## BEGIN

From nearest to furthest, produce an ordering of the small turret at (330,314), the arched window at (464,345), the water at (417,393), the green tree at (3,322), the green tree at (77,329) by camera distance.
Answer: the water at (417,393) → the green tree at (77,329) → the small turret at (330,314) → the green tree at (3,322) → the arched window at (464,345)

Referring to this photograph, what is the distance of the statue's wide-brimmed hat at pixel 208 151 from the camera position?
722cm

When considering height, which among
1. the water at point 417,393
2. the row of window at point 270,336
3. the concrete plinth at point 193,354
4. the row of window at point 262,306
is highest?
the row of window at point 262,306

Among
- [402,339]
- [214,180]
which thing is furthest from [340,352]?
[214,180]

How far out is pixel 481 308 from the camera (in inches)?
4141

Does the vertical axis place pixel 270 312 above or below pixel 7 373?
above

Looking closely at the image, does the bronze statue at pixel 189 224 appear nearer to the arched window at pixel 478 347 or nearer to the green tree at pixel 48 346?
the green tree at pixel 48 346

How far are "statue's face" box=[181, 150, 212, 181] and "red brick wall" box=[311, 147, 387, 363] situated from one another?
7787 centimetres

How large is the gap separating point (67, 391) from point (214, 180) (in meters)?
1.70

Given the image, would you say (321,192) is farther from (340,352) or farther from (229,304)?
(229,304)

## END

__EXERCISE GOAL__. Change "concrete plinth" to "stone plinth" throughout the rows above, and reproduce all of them with nothing else altered.

__CORRECT RESULT__.
From nearest to furthest, produce an ordering of the small turret at (330,314), the arched window at (464,345), the water at (417,393), the green tree at (3,322), the green tree at (77,329) by camera distance.
Answer: the water at (417,393) → the green tree at (77,329) → the small turret at (330,314) → the green tree at (3,322) → the arched window at (464,345)

Referring to this photograph, what is the distance of the statue's wide-brimmed hat at pixel 208 151 from the camera position?
722cm

When considering height, which among
1. the water at point 417,393
2. the row of window at point 270,336
3. the stone plinth at point 193,354
4. the row of window at point 262,306
is highest?
the row of window at point 262,306

Among
- [402,339]
- [214,180]
which thing is furthest from [340,352]?
[214,180]

How far out is pixel 481 308 from the camera (in inches)?
4141

Does the vertical axis place pixel 270 312 above or below pixel 7 373?
above

Looking closely at the image, does the bronze statue at pixel 189 224 appear nearer to the arched window at pixel 478 347 or nearer to the green tree at pixel 48 346?
the green tree at pixel 48 346

How far are "statue's face" box=[181, 150, 212, 181] and "red brick wall" box=[311, 147, 387, 363] situated from one another?
7787 centimetres

How large is the gap separating point (67, 391) from point (214, 180) (in meters)?
1.70

Given the image, would you say (321,192) is farther from (340,352) or farther from (229,304)?
(229,304)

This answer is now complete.